TEXT ::
━━━━
Cutting down trees is called what?
Deforestation.
Which two things mainly decide a biome?
Temperature and rainfall.
What is Australia’s largest biome?
Desert.
What is irrigation and why is it used?
Artificially supplying water to crops—to overcome rainfall variability and boost yields.
What is the aim of the Great Green Wall Initiative?
To plant an 8000km long wall of trees across the width of Africa from Senegal to Djibouti. The goal of the Great Green Wall is to restore 100 million hectares of degraded land by 2030.
How might climate change affect Australian farming?
More droughts and heat waves make it harder to grow crops.
Why does a rainforest have more species than a desert?
More rain and stable warm climate give better growing conditions.
How can biomes impact food security? Include one example.
Biomes affect food security because their climate, soil quality, and rainfall determine what crops can be grown and how reliable food production is. For example, in the desert biome, low rainfall and poor soils make farming difficult, which can lead to food shortages.
Does Australia or Chad produce more food? Give three reasons why.
Australia produces more food because
1. It has large areas of fertile farmland, advanced farming technology, reliable infrastructure, and strong government support for agriculture.
2. Chad produces much less food because of its hot, dry climate, frequent droughts, limited technology, and reliance on subsistence farming, which makes food production less reliable.
Mali, Niger, Chad, Nigeria, Mauritania, Senegal, Burkina Faso, Sudan Eritrea
Identify two advantages and two disadvantages of Biofuels.
Advantages: renewable energy source, lower greenhouse gas emissions, reduce reliance on coal, produced locally, made from waste products, can be used in existing vehicles
Disadvantages: competes with food production, can cause deforestation, requires lots of water
Which biome usually lies between deserts and forests?
Grasslands.
Name the four pillars of food security.
Access - relates to having access to somewhere to grow or buy food.
Availability - relates to having a diverse food supply and trade. Availability requires careful resource management and sustainable farming practices.
Utilisation - relates to how our bodies use the nutrients in our food. Utilisation is about providing and preparing diverse foods with high nutrients so that people are healthy.
Stability - consistent supply of healthly food. Issues like drought, conflict and economic crisis reduce the stability of growing and supplying people with enough food.
The absence of one or all these factors leads to food insecurity. Food insecurity when there is not enough food to meet the demand to feed the population.
Why do farmers use fertilisers, and what is one problem if too much is used?
Helps plants grow, but too much can pollute rivers and soil.
━━━━
APPLY WHAT YOU READ ::
1: Summarize the biomes and food security notes in two sentences.
2: According to the biomes and food security notes, what does the Great Green Wall aim to achieve by 2030?

DATASET CONTENT ::
━━━━
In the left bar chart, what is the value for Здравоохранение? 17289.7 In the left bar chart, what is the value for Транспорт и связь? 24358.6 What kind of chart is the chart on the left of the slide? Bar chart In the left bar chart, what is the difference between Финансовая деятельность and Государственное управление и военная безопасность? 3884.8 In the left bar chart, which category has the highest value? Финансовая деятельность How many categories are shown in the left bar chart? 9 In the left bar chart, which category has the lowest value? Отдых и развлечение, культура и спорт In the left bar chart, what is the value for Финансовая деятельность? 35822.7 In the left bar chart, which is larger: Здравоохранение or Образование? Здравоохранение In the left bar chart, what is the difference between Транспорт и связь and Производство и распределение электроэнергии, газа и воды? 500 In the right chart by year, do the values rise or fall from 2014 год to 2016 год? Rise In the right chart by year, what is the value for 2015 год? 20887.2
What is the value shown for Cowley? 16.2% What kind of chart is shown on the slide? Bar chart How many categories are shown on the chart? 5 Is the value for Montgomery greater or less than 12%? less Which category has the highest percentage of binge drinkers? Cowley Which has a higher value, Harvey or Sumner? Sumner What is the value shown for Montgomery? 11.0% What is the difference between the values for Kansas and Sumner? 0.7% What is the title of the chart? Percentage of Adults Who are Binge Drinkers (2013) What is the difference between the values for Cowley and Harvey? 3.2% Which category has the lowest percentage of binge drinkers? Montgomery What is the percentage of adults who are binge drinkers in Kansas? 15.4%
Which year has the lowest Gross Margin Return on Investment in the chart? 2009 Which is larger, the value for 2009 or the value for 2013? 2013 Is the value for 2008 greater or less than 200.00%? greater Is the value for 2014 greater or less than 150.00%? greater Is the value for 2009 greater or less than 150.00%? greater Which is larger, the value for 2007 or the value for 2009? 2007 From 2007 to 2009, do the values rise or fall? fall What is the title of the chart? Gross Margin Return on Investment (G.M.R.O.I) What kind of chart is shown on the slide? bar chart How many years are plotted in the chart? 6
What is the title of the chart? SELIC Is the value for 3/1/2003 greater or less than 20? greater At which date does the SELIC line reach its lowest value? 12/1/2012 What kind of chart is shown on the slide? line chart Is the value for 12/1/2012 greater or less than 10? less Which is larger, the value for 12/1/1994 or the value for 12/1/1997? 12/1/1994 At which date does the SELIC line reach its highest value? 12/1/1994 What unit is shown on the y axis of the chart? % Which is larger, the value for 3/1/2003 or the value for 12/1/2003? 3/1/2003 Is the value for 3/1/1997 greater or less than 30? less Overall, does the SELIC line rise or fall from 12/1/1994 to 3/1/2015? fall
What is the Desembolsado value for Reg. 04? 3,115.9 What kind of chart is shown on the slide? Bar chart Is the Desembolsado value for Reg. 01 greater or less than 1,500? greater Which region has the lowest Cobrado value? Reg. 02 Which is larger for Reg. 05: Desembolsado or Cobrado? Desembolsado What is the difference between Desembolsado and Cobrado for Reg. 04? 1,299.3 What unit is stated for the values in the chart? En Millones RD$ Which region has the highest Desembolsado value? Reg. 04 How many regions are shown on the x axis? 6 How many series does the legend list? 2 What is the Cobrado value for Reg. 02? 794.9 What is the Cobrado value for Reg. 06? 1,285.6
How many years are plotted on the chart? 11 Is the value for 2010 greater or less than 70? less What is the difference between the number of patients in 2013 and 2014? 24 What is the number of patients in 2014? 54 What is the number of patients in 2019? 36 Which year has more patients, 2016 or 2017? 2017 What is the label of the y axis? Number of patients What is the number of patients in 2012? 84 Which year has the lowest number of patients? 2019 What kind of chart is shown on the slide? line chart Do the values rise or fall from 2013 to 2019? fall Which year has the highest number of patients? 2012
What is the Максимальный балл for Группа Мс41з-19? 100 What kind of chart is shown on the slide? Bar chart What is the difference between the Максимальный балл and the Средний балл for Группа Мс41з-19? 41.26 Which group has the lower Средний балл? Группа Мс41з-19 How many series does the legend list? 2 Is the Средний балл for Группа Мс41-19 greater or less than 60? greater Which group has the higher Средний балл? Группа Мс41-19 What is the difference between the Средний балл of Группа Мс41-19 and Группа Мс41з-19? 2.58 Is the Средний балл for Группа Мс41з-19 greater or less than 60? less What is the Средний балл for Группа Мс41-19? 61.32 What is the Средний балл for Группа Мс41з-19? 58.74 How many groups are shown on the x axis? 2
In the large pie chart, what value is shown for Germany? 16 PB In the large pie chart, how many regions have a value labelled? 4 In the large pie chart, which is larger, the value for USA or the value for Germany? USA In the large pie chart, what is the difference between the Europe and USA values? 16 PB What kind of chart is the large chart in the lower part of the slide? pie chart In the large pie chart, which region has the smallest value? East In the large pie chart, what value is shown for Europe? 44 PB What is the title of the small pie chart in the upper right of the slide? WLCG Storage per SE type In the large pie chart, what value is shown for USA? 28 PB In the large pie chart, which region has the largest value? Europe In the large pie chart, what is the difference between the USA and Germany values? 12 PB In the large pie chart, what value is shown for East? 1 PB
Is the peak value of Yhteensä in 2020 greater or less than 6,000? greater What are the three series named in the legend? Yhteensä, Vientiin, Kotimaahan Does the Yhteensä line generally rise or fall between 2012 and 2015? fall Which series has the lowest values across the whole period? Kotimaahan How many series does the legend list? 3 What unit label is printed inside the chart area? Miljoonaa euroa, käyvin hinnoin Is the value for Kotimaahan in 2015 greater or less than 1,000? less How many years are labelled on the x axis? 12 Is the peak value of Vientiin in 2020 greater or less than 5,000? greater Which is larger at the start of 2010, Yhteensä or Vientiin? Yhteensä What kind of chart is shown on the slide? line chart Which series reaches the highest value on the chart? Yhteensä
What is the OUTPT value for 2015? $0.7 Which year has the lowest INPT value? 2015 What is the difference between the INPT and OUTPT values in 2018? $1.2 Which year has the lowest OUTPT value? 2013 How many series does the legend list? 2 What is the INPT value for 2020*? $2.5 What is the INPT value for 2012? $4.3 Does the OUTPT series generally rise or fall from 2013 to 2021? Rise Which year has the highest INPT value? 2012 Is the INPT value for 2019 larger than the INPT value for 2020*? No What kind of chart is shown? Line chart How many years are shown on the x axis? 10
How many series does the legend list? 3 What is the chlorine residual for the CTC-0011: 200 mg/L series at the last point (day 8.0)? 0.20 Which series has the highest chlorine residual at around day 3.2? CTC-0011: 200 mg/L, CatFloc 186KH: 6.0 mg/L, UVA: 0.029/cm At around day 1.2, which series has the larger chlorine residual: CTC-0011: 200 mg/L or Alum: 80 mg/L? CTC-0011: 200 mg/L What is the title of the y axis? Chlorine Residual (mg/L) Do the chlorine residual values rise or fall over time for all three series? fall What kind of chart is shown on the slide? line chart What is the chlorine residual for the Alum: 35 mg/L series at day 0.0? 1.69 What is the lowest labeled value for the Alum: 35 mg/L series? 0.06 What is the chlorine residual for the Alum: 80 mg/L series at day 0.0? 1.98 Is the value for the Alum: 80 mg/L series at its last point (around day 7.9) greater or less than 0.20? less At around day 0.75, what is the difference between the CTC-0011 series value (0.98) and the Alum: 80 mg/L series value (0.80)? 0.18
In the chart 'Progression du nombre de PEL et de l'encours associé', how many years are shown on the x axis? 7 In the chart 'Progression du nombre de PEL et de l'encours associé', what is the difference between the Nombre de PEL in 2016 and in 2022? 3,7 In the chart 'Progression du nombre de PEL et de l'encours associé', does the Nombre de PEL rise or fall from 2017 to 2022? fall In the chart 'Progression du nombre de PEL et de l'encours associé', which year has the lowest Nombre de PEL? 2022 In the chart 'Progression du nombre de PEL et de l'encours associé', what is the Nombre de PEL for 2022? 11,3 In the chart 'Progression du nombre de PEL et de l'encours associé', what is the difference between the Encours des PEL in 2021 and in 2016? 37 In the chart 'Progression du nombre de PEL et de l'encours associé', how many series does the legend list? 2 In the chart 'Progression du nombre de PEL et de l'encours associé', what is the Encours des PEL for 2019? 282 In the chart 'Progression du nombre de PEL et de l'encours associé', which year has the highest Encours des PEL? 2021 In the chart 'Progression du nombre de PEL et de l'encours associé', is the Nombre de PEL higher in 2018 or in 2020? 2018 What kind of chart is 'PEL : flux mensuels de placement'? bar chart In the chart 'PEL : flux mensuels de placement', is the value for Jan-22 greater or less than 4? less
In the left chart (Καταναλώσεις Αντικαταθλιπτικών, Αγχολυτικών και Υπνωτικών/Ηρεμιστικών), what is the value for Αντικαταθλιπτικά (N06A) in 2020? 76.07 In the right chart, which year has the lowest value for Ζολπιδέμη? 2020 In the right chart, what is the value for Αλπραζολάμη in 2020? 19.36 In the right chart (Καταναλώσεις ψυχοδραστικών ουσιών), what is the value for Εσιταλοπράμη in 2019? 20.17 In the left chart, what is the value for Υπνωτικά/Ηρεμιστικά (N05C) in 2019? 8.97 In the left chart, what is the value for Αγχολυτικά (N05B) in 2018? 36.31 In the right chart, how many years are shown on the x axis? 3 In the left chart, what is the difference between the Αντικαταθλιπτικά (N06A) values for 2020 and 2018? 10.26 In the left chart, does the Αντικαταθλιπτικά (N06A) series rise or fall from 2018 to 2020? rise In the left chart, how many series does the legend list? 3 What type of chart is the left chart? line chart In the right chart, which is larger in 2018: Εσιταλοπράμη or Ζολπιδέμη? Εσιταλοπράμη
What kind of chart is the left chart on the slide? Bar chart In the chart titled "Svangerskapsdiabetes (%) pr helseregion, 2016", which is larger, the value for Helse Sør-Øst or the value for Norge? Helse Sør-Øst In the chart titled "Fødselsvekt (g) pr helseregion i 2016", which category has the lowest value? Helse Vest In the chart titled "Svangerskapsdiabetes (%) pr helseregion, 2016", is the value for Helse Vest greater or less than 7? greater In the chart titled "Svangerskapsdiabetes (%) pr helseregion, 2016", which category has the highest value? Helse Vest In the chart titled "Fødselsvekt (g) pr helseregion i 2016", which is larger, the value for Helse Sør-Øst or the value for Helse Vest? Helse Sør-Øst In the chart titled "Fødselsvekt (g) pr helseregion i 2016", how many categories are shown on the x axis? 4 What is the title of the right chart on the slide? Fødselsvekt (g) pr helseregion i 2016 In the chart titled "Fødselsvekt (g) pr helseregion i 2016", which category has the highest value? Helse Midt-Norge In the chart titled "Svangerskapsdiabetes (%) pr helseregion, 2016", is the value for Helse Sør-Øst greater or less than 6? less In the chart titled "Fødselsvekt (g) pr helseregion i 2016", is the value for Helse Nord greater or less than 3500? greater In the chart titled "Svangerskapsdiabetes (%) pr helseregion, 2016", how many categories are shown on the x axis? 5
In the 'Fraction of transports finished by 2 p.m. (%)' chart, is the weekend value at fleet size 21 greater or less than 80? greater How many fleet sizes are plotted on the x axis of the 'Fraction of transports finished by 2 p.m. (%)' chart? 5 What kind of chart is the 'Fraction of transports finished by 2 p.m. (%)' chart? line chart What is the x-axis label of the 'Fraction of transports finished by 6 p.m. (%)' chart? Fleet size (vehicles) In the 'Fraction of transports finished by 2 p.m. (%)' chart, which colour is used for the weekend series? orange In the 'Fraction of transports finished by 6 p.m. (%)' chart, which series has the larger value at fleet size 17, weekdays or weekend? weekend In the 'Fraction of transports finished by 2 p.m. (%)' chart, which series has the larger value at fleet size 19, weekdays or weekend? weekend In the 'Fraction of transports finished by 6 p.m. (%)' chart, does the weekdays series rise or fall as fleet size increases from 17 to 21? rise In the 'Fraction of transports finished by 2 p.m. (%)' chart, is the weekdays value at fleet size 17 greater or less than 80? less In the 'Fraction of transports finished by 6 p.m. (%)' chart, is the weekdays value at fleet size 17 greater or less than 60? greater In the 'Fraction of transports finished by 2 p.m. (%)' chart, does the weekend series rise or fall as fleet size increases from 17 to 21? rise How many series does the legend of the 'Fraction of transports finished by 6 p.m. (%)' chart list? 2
━━━━
YOUR RESPONSES ::
1: Temperature and rainfall mainly decide a biome, and a biome's climate, soil quality and rainfall determine what crops can be grown and how reliable food production is. The four pillars of food security are access, availability, "utilisation" and stability, and the absence of one or all of them leads to food insecurity.

2: It aims to restore 100 million hectares of degraded land.